Analizcinin penis imrenmesinin önemine ilişkin bu kanısının, analizcinin kendisinden değil kadın hastalarından gelen bir kaynağı daha vardır. Hastalardan bazıları sıkıntılarının kaynağının penis imrenmesiyle yorumlanmasından hiç etkilenmedikleri halde, bazıları bu yorumları kolayca kabul ederler ve sıkıntılarını kadınlık ve erkeklik terimleriyle anlatmayı, hatta rüyalarını bu bakış açısına uygun düşen simgelerle görmeyi öğrenirler hemen. Burada mutlaka kolayca kanan hastalar söz konusu değildir. Deneyimli her analizci bir hastanın uysal ve telkine açık olduğunu farkedecek ve bu özellikleri analiz ederek bu kaynaktan doğan hataları en aza indirecektir. Öte yandan bazı hastalar analizcinin hiçbir telkini olmadan da sorunlarını erkeklik ve kadınlık terimleriyle düşünürler, çünkü literatürün etkisine kapamamak olanaksızdır. Fakat, pek çok hastanın penis imrenmesi terimleriyle yapılmış açıklamaları sevine sevine kendine mal etmesinde daha derin bir neden vardır .Bu açıklamalar görece basit ve tehlikesiz çözümler oluşturmaktadır. Bir kadının, penissiz doğma bahtsızlığına uğradığı ve penisli olduğundan dolayı kocasını kıskandığı için kocasına iyi davranmadığını düşünmesi, örneğin onu her çatışmada ya da anlaşmazlıkta hoşgörüsüz kılan bir katilik ve yanılmazlık tutumu geliştirdiğini düşünmesinden çok daha kolaydır.

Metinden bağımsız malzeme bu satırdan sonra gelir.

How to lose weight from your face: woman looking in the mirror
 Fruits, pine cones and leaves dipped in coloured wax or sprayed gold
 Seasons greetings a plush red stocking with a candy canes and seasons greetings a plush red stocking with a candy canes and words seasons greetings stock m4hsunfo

Bir kadın hastanın, doğanın haksızlığına uğrayarak iyi niteliklerle donatılmadığını düşünmesi gerçekte çevresinden çok şey istediğini ve istekleri duyurulmadığında da çok öfkelendiğini anlamasından çok daha kolaydır. Şu halde analizcinin kuramsal verileri hastanın kendi gerçek sorunlarına hiç değinmeme eğilimine denk düşebilmektedir.

Eğer erkeklik istekleri bastırılmış dürtüleri gizleyebiliyorsa, şu halde bu istekleri böyle bir rol oynamaya elverişli kılan etken nedir?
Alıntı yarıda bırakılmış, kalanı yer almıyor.